» 节选段落
使用load_dataset()
API默认读取到的数据集是MapDataset
对象,MapDataset
是paddle.io.Dataset
的功能增强版本。其内置的map()
方法适合用来进行批量数据集处理。map()
方法传入的是一个用于数据处理的function。 以下是Dureader-Robust中数据转化的用法:
max_seq_length = 512
doc_stride = 128
train_trans_func = partial(prepare_train_features,
max_seq_length=max_seq_length,
doc_stride=doc_stride,
tokenizer=tokenizer)
train_ds.map(train_trans_func, batched=True)
dev_trans_func = partial(prepare_validation_features,
max_seq_length=max_seq_length,
doc_stride=doc_stride,
tokenizer=tokenizer)
dev_ds.map(dev_trans_func, batched=True)
构造dataloader
使用paddle.io.DataLoader
接口多线程异步加载数据。同时使用paddlenlp.data
中提供的方法把feature组成batch
import paddle
from paddlenlp.data import Stack, Dict, Pad
batch_size = 8
train_batch_sampler = paddle.io.DistributedBatchSampler(
train_ds, batch_size=batch_size, shuffle=True)
train_batchify_fn = lambda samples, fn=Dict({
"input_ids": Pad(axis=0, pad_val=tokenizer.pad_token_id),
"token_type_ids": Pad(axis=0, pad_val=tokenizer.pad_token_type_id),
"start_positions": Stack(dtype="int64"),
"end_positions": Stack(dtype="int64")
}): fn(samples)
train_data_loader = paddle.io.DataLoader(
dataset=train_ds,
batch_sampler=train_batch_sampler,
collate_fn=train_batchify_fn,
return_list=True)
dev_batch_sampler = paddle.io.BatchSampler(
dev_ds, batch_size=batch_size, shuffle=False)
dev_batchify_fn = lambda samples, fn=Dict({
"input_ids": Pad(axis=0, pad_val=tokenizer.pad_token_id),
"token_type_ids": Pad(axis=0, pad_val=tokenizer.pad_token_type_id)
}): fn(samples)
dev_data_loader = paddle.io.DataLoader(
dataset=dev_ds,
batch_sampler=dev_batch_sampler,
collate_fn=dev_batchify_fn,
return_list=True)

» 数据集条目

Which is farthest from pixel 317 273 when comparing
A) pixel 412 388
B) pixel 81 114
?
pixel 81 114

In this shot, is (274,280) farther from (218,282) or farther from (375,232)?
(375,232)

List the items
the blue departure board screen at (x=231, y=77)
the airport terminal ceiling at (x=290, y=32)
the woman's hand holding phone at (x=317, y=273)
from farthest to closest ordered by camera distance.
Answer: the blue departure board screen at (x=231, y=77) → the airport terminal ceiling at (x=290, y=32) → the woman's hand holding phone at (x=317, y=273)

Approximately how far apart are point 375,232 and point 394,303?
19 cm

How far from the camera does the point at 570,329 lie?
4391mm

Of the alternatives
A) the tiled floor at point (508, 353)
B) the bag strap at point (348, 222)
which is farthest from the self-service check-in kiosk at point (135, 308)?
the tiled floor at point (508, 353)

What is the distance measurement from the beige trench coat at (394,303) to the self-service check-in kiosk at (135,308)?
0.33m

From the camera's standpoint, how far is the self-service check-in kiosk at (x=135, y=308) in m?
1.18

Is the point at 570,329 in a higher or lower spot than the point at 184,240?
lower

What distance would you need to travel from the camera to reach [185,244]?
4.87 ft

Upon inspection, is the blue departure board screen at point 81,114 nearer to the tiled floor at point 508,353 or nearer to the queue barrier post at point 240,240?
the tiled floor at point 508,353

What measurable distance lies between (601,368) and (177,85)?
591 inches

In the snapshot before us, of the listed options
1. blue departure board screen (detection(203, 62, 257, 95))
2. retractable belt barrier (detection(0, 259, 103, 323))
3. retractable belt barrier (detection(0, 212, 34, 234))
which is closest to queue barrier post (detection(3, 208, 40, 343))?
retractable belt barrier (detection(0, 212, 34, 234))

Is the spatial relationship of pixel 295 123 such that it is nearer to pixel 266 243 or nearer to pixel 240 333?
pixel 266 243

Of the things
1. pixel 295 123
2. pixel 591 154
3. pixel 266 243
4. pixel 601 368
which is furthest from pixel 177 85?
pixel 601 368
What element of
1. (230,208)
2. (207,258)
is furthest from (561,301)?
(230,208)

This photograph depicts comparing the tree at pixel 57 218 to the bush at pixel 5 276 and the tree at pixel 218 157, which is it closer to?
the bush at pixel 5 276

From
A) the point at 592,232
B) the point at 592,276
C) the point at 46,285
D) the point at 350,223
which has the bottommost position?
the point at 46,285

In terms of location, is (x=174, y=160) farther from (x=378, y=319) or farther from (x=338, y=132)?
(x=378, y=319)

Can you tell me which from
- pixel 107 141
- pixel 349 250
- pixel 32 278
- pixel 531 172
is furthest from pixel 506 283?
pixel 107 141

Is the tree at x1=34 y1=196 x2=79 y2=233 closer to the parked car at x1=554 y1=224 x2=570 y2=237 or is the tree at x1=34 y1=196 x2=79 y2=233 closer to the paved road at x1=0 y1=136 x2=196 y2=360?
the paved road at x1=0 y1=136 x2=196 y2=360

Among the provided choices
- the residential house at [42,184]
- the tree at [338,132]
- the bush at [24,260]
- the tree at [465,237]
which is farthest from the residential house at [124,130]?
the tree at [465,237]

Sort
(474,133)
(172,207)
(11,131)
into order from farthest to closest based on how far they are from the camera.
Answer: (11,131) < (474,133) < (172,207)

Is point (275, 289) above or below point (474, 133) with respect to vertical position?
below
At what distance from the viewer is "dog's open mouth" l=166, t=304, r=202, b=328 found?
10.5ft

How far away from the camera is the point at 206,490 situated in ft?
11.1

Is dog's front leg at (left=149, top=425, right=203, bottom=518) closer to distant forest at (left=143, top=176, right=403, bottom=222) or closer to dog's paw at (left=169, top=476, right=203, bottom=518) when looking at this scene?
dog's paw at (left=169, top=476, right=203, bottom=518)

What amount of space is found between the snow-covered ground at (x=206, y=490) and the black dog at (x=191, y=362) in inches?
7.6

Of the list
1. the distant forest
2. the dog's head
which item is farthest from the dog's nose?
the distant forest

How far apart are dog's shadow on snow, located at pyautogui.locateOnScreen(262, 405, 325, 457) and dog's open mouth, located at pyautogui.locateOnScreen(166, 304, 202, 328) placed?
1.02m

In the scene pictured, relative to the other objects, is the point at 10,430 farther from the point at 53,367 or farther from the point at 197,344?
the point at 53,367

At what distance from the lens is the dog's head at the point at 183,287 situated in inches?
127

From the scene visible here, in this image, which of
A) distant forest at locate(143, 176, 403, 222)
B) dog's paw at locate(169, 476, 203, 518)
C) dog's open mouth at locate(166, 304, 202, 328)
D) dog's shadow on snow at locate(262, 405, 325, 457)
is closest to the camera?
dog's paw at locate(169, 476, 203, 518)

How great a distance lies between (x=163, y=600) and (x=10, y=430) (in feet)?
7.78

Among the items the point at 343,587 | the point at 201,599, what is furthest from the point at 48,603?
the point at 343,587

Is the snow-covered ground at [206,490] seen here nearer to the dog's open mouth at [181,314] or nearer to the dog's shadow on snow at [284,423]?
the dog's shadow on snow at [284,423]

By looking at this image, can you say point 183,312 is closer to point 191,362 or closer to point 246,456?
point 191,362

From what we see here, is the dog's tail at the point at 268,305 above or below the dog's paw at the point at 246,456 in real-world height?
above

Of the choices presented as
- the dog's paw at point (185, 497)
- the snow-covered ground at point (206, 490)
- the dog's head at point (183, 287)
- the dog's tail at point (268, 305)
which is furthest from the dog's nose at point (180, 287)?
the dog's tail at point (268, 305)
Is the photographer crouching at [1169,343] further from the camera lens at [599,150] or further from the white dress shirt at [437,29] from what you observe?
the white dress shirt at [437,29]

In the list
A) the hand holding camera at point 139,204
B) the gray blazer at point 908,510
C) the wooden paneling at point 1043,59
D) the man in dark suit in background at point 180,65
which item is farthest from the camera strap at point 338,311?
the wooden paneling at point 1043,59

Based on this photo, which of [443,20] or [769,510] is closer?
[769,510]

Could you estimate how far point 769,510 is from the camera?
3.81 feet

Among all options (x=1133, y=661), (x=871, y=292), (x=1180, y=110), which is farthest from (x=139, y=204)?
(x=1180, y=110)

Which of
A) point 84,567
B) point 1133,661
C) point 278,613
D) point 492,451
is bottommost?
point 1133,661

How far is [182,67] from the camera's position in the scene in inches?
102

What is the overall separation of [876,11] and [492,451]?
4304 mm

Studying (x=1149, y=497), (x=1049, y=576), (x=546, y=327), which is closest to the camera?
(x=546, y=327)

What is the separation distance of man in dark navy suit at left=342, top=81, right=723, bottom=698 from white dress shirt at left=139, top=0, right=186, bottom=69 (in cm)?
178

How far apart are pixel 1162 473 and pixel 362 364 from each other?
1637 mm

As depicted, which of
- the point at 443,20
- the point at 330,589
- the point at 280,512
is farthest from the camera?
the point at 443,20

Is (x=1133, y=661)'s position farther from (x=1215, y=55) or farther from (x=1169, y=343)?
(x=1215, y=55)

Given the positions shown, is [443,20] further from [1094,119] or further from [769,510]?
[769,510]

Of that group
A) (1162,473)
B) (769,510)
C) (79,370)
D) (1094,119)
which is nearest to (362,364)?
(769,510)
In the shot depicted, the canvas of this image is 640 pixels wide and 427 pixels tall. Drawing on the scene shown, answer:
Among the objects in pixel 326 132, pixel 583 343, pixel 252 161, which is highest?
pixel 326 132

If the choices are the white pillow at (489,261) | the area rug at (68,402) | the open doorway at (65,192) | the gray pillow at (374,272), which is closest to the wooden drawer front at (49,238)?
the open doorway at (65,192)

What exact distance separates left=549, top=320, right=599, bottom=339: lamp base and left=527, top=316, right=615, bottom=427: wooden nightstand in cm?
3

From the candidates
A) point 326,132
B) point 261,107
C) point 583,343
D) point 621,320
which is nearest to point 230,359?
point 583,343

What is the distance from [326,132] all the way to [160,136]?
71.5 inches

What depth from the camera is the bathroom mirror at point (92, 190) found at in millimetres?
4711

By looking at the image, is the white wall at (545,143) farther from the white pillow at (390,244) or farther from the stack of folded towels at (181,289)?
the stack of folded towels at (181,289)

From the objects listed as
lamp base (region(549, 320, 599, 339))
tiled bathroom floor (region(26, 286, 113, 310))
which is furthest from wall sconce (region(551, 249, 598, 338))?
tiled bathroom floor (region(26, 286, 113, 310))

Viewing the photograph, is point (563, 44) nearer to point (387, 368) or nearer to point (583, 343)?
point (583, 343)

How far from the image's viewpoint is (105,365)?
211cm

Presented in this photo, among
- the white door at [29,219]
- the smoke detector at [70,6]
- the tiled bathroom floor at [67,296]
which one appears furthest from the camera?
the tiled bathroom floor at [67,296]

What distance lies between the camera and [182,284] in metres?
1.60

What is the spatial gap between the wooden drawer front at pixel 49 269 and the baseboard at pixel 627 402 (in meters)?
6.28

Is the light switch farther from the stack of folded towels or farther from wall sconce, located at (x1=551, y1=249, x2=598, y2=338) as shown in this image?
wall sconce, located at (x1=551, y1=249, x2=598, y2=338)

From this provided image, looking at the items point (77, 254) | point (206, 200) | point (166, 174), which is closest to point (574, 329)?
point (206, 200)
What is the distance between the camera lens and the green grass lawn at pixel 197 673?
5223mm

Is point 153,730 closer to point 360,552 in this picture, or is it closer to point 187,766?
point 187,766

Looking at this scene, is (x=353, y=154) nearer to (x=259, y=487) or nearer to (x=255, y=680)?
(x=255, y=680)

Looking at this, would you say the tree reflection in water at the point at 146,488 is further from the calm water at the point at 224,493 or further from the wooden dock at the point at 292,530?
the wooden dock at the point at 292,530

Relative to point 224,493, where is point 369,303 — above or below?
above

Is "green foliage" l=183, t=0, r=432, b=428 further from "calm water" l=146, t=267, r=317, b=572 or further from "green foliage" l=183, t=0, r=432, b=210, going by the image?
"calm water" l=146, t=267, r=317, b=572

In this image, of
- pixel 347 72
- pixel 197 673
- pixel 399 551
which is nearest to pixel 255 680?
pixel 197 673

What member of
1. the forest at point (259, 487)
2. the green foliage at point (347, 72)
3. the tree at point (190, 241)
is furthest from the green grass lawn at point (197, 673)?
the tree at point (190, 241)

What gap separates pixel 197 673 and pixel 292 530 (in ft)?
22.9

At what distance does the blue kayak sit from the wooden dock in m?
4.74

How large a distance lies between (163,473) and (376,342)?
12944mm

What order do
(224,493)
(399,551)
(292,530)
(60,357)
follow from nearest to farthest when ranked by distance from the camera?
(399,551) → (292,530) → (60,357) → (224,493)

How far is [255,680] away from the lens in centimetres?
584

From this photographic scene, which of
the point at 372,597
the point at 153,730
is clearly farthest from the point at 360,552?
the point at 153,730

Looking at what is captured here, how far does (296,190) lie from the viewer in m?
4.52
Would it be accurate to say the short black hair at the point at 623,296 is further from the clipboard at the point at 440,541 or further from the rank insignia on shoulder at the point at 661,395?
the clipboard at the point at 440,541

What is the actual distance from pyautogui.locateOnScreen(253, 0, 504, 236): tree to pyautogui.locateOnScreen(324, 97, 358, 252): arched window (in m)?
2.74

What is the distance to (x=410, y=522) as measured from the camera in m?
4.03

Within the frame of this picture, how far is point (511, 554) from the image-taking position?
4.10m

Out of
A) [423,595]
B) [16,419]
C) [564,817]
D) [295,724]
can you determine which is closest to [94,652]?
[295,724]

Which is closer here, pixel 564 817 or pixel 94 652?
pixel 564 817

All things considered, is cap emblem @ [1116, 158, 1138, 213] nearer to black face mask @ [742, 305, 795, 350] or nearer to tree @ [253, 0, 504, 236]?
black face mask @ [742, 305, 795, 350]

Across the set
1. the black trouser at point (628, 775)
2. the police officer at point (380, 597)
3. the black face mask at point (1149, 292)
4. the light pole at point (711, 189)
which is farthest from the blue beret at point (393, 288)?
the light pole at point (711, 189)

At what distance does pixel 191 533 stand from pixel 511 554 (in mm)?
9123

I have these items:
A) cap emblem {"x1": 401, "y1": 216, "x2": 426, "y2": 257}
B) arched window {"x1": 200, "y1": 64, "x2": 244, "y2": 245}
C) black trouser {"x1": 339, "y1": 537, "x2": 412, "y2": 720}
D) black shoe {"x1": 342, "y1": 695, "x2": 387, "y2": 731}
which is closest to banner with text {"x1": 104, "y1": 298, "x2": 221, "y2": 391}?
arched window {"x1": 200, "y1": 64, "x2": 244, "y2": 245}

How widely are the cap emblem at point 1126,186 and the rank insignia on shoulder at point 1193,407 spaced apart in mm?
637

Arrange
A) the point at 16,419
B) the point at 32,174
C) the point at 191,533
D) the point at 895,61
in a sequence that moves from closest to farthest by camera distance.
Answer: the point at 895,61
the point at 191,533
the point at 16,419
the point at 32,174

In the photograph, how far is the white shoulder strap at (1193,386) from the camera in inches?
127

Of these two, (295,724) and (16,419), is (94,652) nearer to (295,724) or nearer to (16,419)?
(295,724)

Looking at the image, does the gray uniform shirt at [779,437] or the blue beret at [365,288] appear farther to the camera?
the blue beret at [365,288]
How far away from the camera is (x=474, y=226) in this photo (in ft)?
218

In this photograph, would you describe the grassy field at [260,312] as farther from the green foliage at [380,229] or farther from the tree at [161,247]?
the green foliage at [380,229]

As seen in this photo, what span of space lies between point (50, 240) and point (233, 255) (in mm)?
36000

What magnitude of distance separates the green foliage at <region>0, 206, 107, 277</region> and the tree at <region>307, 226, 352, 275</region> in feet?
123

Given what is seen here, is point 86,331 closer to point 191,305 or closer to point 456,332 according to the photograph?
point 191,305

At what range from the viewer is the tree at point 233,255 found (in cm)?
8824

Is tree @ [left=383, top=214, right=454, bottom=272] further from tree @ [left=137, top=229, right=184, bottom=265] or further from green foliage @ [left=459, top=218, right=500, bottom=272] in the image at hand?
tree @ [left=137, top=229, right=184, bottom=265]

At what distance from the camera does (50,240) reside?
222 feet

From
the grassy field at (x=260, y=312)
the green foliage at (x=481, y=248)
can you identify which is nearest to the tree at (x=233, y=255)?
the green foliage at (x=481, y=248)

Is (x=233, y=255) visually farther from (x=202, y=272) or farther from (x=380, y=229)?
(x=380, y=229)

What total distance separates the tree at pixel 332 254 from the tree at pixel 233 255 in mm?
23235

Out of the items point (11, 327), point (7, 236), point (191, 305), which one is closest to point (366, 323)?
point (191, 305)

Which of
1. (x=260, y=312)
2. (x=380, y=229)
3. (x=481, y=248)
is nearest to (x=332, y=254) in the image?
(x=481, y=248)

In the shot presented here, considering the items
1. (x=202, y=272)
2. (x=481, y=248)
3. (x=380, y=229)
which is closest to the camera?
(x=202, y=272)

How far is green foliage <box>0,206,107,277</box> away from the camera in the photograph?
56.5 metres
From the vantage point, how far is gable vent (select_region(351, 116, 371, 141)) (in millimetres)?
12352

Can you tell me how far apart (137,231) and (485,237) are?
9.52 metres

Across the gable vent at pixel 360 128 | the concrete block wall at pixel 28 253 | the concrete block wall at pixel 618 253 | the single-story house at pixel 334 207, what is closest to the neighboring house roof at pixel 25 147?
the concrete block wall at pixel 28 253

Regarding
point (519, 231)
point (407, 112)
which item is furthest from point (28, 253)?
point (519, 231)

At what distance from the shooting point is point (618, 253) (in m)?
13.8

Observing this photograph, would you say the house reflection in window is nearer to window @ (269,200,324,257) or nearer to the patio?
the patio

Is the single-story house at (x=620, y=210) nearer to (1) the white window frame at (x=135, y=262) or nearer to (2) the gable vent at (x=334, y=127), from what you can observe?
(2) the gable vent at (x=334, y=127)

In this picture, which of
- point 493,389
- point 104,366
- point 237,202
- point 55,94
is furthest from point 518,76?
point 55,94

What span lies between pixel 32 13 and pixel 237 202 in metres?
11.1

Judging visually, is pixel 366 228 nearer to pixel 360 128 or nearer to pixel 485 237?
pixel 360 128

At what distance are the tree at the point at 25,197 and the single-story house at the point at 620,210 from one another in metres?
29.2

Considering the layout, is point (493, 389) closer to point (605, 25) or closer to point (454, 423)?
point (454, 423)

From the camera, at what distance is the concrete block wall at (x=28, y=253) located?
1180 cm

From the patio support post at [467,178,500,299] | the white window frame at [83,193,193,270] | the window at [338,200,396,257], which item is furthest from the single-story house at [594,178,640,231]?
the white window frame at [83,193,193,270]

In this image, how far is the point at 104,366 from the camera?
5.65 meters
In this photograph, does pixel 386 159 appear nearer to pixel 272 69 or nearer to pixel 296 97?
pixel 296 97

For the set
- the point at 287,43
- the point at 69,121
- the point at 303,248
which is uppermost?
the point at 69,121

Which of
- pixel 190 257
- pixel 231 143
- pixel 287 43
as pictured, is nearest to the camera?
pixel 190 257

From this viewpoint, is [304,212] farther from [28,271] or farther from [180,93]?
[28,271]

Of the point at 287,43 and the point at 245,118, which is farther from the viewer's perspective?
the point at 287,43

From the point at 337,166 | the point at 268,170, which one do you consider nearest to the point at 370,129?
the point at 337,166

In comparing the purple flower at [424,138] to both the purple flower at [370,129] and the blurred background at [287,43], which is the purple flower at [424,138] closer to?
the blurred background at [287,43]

» 请完成
将关于数据集处理与构造dataloader的那段文字中从“使用load_dataset()”一直到“train_ds.map(train_trans_func, batched=True)”的部分重新写出，并把其中的“max_seq_length”改成“max_len”。

» 最终结果
使用load_dataset()
API默认读取到的数据集是MapDataset
对象,MapDataset
是paddle.io.Dataset
的功能增强版本。其内置的map()
方法适合用来进行批量数据集处理。map()
方法传入的是一个用于数据处理的function。 以下是Dureader-Robust中数据转化的用法:
max_len = 512
doc_stride = 128
train_trans_func = partial(prepare_train_features,
max_len=max_len,
doc_stride=doc_stride,
tokenizer=tokenizer)
train_ds.map(train_trans_func, batched=True)